- [TASK INPUT]:

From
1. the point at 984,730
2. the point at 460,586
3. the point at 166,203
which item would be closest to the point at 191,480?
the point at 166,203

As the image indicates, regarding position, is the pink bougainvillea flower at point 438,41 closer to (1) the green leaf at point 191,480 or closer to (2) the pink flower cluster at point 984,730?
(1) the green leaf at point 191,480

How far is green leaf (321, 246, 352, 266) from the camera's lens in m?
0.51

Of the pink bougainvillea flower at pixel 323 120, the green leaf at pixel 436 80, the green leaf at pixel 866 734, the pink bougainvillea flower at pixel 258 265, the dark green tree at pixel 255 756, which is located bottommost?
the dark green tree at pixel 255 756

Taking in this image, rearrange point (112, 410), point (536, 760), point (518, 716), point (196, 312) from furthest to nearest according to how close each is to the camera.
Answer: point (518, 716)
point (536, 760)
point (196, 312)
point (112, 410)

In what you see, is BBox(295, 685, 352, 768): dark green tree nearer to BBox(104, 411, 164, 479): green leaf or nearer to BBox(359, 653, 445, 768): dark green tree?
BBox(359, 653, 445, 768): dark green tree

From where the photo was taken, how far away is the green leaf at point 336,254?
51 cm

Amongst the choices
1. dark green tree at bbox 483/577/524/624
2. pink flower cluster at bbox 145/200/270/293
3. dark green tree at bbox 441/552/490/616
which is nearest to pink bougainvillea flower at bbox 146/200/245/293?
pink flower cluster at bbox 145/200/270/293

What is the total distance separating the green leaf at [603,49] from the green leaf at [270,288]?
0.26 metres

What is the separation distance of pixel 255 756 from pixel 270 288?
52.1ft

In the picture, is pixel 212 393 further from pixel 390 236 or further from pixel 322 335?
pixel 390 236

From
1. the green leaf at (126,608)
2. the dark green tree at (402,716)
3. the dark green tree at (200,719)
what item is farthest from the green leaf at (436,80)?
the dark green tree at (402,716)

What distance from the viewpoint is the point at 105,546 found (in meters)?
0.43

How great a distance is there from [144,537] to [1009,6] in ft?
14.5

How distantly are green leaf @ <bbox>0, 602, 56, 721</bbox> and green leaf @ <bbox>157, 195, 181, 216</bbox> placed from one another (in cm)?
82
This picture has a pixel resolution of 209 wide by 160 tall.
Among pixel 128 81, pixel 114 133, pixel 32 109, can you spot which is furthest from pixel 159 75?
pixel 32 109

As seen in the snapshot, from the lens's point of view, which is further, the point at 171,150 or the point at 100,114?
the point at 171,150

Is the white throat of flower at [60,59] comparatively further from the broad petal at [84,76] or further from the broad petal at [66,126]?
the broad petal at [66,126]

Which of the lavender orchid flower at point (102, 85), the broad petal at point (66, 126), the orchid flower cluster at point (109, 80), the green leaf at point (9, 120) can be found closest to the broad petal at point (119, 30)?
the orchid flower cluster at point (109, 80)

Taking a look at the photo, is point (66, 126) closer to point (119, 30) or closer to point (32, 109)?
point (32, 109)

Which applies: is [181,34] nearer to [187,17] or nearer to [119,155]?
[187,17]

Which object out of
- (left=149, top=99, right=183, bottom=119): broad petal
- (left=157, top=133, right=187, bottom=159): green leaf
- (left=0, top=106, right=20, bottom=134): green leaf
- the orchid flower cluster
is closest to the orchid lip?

- [TASK OBJECTIVE]:
Reproduce word for word the lines of the material starting at the line that contains "Which object out of" and ending at the final line of the material.

- [ANSWER TO THE TASK]:
Which object out of
- (left=149, top=99, right=183, bottom=119): broad petal
- (left=157, top=133, right=187, bottom=159): green leaf
- (left=0, top=106, right=20, bottom=134): green leaf
- the orchid flower cluster
is closest to the orchid lip?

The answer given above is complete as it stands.